Ce que la CISA a ajouté au catalogue KEV le 2 septembre

L'agence américaine de cybersécurité CISA a ajouté le 2 septembre 2026 sept vulnérabilités activement exploitées à son catalogue Known Exploited Vulnerabilities.

L'avis de la CISA a nommé directement les produits concernés : SonicWall SMA1000, Sangoma Switchvox, Starlette, Kestra OSS, BerriAI LiteLLM et JFrog Artifactory. Chaque entrée signifie que la CISA a confirmé une exploitation réelle, pas un risque théorique signalé par de simples chercheurs.

Pourquoi les failles SonicWall méritent votre attention en premier

Deux des sept vulnérabilités touchent le SonicWall SMA1000, une appliance VPN d'accès distant qui se trouve en bordure de réseau de nombreuses organisations.

CVE-2026-83548 est une faille de falsification de requête côté serveur (SSRF), et CVE-2026-83549 une injection de commandes du système d'exploitation ; toutes deux permettent à un attaquant atteignant l'interface d'administration de l'appliance d'agir contre les systèmes internes situés derrière elle. Le SMA1000 est largement déployé par les petites et moyennes entreprises européennes comme porte d'entrée pour le personnel en télétravail, souvent géré par des équipes IT réduites sans centre d'opérations de sécurité dédié pour le surveiller en continu.

La liste complète : sept CVE, sept produits

L'avis de la CISA a nommé sept vulnérabilités distinctes touchant sept produits différents, et le tableau ci-dessous liste chacune avec son type.

CVEProduitType de vulnérabilité
CVE-2026-83548SonicWall SMA1000SSRF (falsification de requête côté serveur)
CVE-2026-83549SonicWall SMA1000Injection de commandes OS
CVE-2026-9586Sangoma SwitchvoxInjection SQL
CVE-2026-48710StarletteContrebande de requêtes (request smuggling)
CVE-2026-49869Kestra OSSInjection de commandes
CVE-2026-59822BerriAI LiteLLMContournement d'authentification
CVE-2026-82329JFrog ArtifactoryContournement d'authentification

Les sept partagent une caractéristique plus importante que leur score de gravité individuel : la CISA indique que chacune a été observée sous exploitation active, et pas seulement démontrée exploitable en laboratoire.

Aucune échéance légale pour les entreprises de l'UE - c'est bien le problème

La directive contraignante BOD 26-04 de la CISA fixe une échéance de correction qui ne s'applique qu'aux agences fédérales civiles américaines, pas aux entreprises européennes.

Une entreprise de l'UE utilisant SonicWall SMA1000 n'a pas non plus de déclencheur NIS2 lié spécifiquement à cet ajout au catalogue KEV, si bien qu'aucune loi n'impose de cycle de correctifs. C'est précisément cette faille qui rend le catalogue KEV utile à lire malgré tout : la désignation est un signal d'exploitation confirmée que les équipes de sécurité du monde entier suivent, quelle que soit la juridiction à laquelle une échéance se rattache, et les attaquants ne vérifient pas quelle réglementation s'applique avant de scanner une appliance exposée.

Ce qu'il faut vraiment faire lundi matin

Une équipe IT exploitant SonicWall SMA1000 pour l'accès distant devrait vérifier cette appliance par rapport à l'avis de la CISA avant toute autre chose cette semaine.

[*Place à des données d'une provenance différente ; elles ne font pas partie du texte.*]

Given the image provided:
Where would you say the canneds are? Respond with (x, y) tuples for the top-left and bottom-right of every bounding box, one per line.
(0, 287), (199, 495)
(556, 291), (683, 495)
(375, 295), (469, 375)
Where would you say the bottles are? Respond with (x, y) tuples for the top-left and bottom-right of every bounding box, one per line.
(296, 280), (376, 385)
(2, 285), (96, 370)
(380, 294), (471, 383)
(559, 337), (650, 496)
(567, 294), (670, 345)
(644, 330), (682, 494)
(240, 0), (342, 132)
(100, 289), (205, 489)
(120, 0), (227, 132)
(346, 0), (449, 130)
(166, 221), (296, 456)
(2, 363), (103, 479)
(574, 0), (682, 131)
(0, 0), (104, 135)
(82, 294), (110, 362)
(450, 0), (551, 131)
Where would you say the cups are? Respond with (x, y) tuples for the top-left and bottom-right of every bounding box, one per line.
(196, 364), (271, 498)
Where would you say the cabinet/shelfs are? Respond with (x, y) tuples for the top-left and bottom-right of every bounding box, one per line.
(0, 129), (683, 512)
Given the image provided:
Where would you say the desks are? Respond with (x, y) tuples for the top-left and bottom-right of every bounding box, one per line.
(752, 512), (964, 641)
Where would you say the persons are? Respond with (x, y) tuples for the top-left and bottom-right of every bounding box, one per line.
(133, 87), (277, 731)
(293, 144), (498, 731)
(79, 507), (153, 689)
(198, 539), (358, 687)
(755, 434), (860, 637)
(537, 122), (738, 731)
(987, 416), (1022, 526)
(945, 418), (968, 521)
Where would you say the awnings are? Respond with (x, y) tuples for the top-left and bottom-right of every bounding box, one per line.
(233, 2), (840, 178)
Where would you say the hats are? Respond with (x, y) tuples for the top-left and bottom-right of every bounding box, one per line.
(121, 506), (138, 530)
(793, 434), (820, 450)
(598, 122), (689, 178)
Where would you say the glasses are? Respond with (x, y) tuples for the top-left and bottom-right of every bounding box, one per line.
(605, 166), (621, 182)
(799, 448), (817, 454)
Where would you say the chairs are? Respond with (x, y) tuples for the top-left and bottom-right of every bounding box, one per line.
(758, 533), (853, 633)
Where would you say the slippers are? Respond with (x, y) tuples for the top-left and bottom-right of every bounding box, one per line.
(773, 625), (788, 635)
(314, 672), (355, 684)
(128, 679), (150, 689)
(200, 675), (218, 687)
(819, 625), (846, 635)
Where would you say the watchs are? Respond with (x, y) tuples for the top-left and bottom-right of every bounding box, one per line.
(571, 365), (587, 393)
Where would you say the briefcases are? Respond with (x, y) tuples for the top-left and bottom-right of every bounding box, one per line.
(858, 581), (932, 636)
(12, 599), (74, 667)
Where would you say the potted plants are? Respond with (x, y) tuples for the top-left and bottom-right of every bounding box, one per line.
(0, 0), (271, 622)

Trois étapes dans l'ordre : confirmer si SMA1000 est utilisé quelque part dans l'environnement, y compris des instances qu'une équipe distante aurait installées sans que l'IT centrale le sache ; appliquer immédiatement le correctif de SonicWall pour les deux CVE, ou retirer l'interface d'administration d'internet public si un correctif ne peut pas être appliqué aujourd'hui ; et examiner les journaux d'accès de l'appliance à la recherche de signes que les deux failles ont déjà été utilisées avant le correctif. L'absence d'obligation légale de corriger n'a aucune importance quant au risque que l'appliance soit compromise.

LiteLLM : la faille qui dépasse les appliances VPN

CVE-2026-59822 touche LiteLLM de BerriAI, une faille de contournement d'authentification dans un logiciel qui fait office de passerelle auto-hébergée devant les grands modèles de langage.

LiteLLM est un élément de plus en plus courant de l'infrastructure IA d'entreprise en Europe, utilisé pour router, journaliser et contrôler l'accès aux appels LLM à travers les applications propres d'une entreprise. Une équipe exploitant une passerelle LLM auto-hébergée devrait vérifier si LiteLLM fait partie de cette pile et la corriger avec la même urgence que les failles SonicWall, car un contournement d'authentification sur une passerelle placée devant des outils IA internes est exactement le type d'accès que les attaquants recherchent désormais.